EXERCISE DESCRIPTION:
Return only the lines from the start of the records through the line that contains "Modelos Asistenciales de", inclusive; leave out all pictures.

Data entries:
::::

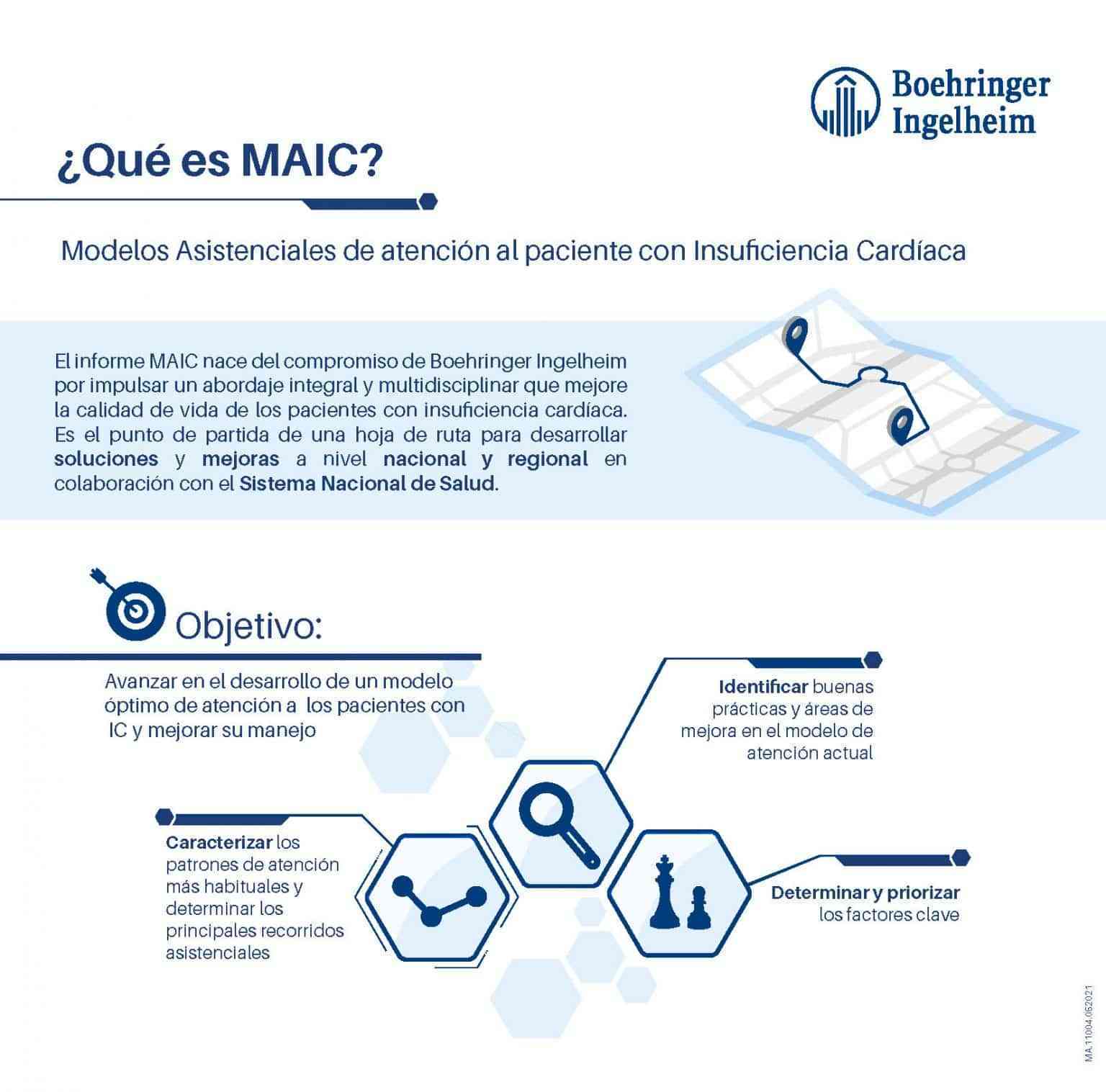 Boehringer Ingelheim

¿Qué es MAIC?

Modelos Asistenciales de atención al paciente con Insuficiencia Cardíaca

El informe MAIC nace del compromiso de Boehringer Ingelheim por impulsar un abordaje integral y multidisciplinar que mejore la calidad de vida de los pacientes con insuficiencia cardíaca. Es el punto de partida de una hoja de ruta para desarrollar soluciones y mejoras a nivel nacional y regional en colaboración con el Sistema Nacional de Salud.

Objetivo:

Avanzar en el desarrollo de un modelo óptimo de atención a los pacientes con IC y mejorar su manejo

Identificar buenas prácticas y áreas de mejora en el modelo de atención actual

Caracterizar los patrones de atención más habituales y determinar los principales recorridos asistenciales

Determinar y priorizar los factores clave

MA.11004.052021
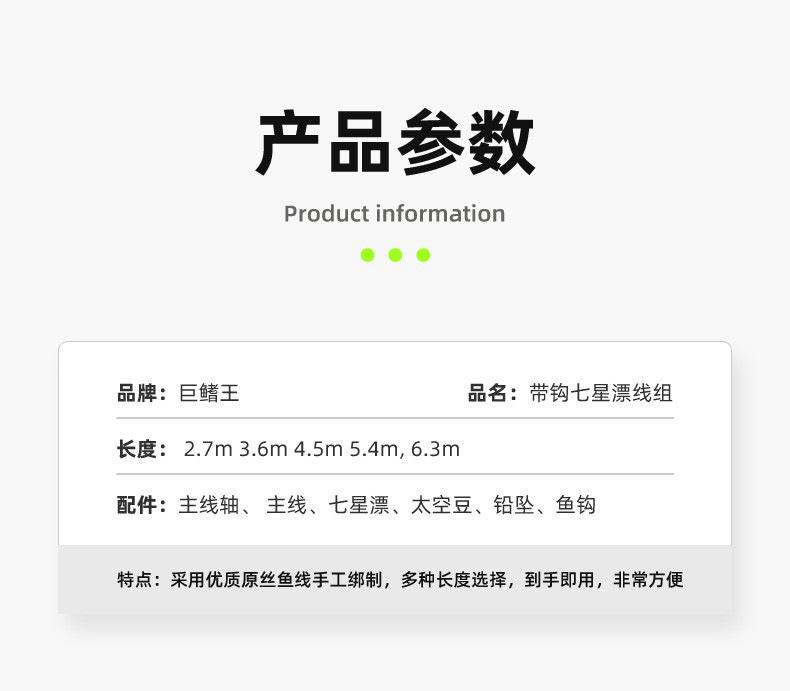 产品参数

Product information

品牌：巨鳍王 品名：带钩七星漂线组

长度：2.7m 3.6m 4.5m 5.4m, 6.3m

配件：主线轴、主线、七星漂、太空豆、铅坠、鱼钩

特点：采用优质原丝鱼线手工绑制，多种长度选择，到手即用，非常方便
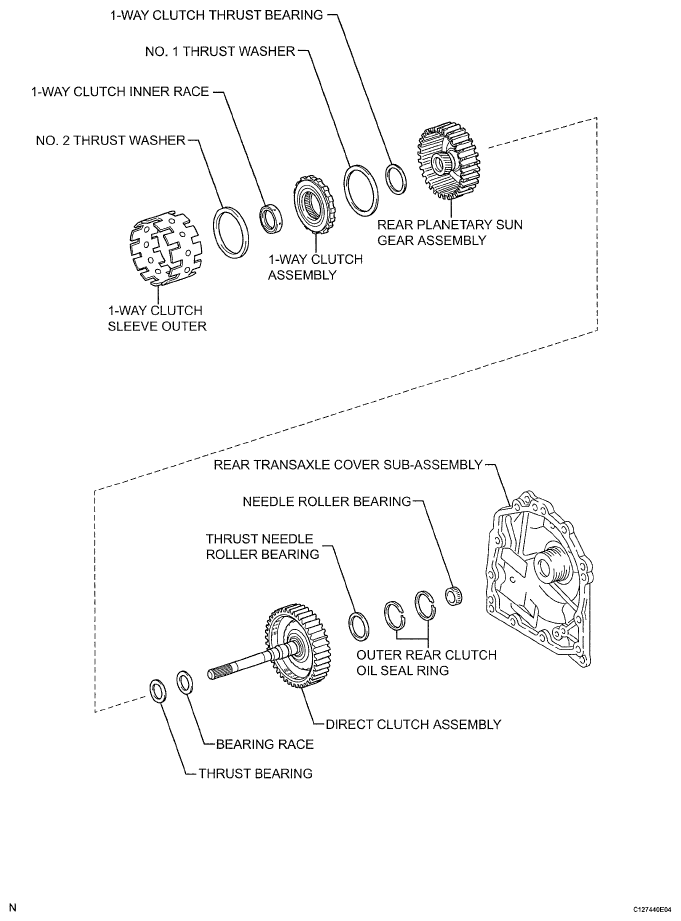 1-WAY CLUTCH THRUST BEARING

NO. 1 THRUST WASHER

1-WAY CLUTCH INNER RACE

NO. 2 THRUST WASHER

REAR PLANETARY SUN GEAR ASSEMBLY

1-WAY CLUTCH ASSEMBLY

1-WAY CLUTCH SLEEVE OUTER

REAR TRANSAXLE COVER SUB-ASSEMBLY

NEEDLE ROLLER BEARING

THRUST NEEDLE ROLLER BEARING

OUTER REAR CLUTCH OIL SEAL RING

DIRECT CLUTCH ASSEMBLY

BEARING RACE

THRUST BEARING

N

C127440E04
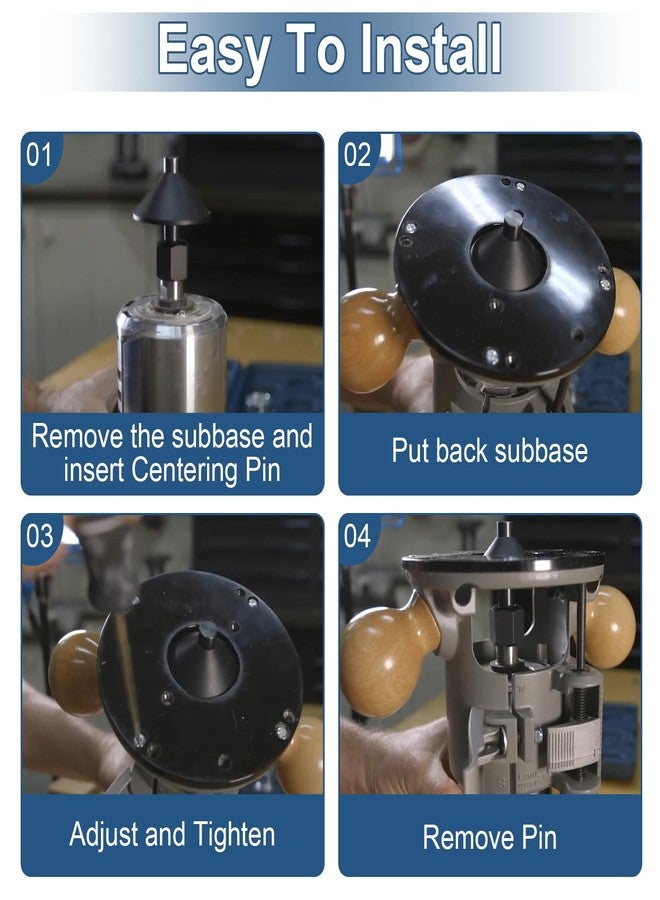 Easy To Install

01

Remove the subbase and insert Centering Pin

02

Put back subbase

03

Adjust and Tighten

04

Remove Pin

::::

RESPONSE:
 Boehringer Ingelheim

¿Qué es MAIC?

Modelos Asistenciales de atención al paciente con Insuficiencia Cardíaca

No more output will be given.